Text excerpt:

● ● ● ● ●

WWII airman's remains returned to Connecticut after 80 years
WWII airman's remains returned to Connecticut after 80 years 02:09

WATERBURY, Conn. -- The remains of a World War II airman from Connecticut are finally coming home 80 years after he died 4,000 miles away. 

In 1944, when Kenneth McKeeman's family gathered at a Waterbury church to say goodbye, no one knew where his remains were. 

"Everyone's understanding was that it was over water. So that the likelihood of finding any remains was very, very slim," said Michael McKeeman, who never knew his Uncle Ken. 

Kenneth McKeeman was just 23 when Nazis shot down his bomber in March 1944.

No one knew his remains were buried in a cemetery in France as an "unknown casualty" until the Defense POW/MIA Accounting Agency got in touch. 

"We will never stop looking for them and recovering them and bringing them home to their loved ones," said Sean Everette, with the agency.

● ● ● ● ●

Dataset:
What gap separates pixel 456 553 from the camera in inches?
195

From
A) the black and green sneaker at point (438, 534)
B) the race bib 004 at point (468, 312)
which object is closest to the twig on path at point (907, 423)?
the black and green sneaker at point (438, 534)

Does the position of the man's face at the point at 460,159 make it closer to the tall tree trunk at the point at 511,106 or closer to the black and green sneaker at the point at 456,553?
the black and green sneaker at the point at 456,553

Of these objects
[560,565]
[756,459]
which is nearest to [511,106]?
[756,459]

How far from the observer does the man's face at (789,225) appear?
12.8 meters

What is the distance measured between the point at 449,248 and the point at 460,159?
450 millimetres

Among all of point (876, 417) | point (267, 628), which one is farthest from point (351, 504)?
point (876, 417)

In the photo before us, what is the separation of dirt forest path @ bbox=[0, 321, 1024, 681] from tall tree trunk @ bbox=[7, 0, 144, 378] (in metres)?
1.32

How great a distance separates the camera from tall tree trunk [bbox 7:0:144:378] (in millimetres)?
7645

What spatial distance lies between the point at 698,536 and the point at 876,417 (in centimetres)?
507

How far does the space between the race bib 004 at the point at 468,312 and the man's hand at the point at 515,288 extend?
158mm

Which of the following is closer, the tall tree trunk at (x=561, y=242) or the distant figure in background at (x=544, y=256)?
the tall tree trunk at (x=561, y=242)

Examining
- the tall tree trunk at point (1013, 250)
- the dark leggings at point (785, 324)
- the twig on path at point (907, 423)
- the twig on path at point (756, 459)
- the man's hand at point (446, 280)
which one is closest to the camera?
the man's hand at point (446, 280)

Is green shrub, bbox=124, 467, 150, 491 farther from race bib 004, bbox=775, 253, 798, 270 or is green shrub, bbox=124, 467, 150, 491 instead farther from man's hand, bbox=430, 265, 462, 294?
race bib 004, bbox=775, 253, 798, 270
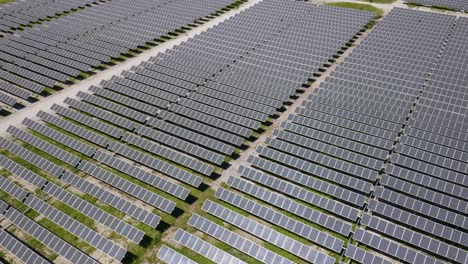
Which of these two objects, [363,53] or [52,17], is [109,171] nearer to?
[363,53]

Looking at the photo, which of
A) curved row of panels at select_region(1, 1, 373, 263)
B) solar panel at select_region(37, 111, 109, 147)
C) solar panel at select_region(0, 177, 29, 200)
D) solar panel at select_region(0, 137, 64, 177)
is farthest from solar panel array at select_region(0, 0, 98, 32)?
solar panel at select_region(0, 177, 29, 200)

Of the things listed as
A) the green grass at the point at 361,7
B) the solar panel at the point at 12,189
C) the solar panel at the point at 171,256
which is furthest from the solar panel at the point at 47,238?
the green grass at the point at 361,7

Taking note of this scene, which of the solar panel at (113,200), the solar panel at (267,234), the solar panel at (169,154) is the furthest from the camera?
the solar panel at (169,154)

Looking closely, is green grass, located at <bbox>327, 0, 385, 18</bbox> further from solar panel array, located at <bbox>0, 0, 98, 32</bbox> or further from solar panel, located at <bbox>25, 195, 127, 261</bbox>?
solar panel, located at <bbox>25, 195, 127, 261</bbox>

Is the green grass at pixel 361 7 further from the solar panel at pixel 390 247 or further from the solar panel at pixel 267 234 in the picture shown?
the solar panel at pixel 267 234

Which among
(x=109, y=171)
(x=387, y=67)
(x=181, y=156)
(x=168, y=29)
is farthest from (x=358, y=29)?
(x=109, y=171)

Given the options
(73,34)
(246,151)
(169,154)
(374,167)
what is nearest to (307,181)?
(374,167)
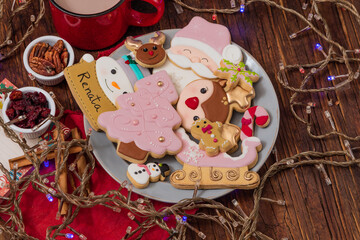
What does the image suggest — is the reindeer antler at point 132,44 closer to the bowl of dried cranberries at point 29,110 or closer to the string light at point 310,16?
the bowl of dried cranberries at point 29,110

● ● ● ● ●

Task instructions:
**1)** From the article about the World War II airman, copy the passage starting at "In 1944, when" and ending at "got in touch.".
**2)** Condense the paragraph of the airman article that begins "Everyone's understanding was" into one shorter sentence that keeps its main facts.

Per-task outputs:
**1)**
In 1944, when Kenneth McKeeman's family gathered at a Waterbury church to say goodbye, no one knew where his remains were. 

"Everyone's understanding was that it was over water. So that the likelihood of finding any remains was very, very slim," said Michael McKeeman, who never knew his Uncle Ken. 

Kenneth McKeeman was just 23 when Nazis shot down his bomber in March 1944.

No one knew his remains were buried in a cemetery in France as an "unknown casualty" until the Defense POW/MIA Accounting Agency got in touch.

**2)** Michael McKeeman, who never knew his Uncle Ken, said everyone understood it happened over water, making the chance of finding remains very slim.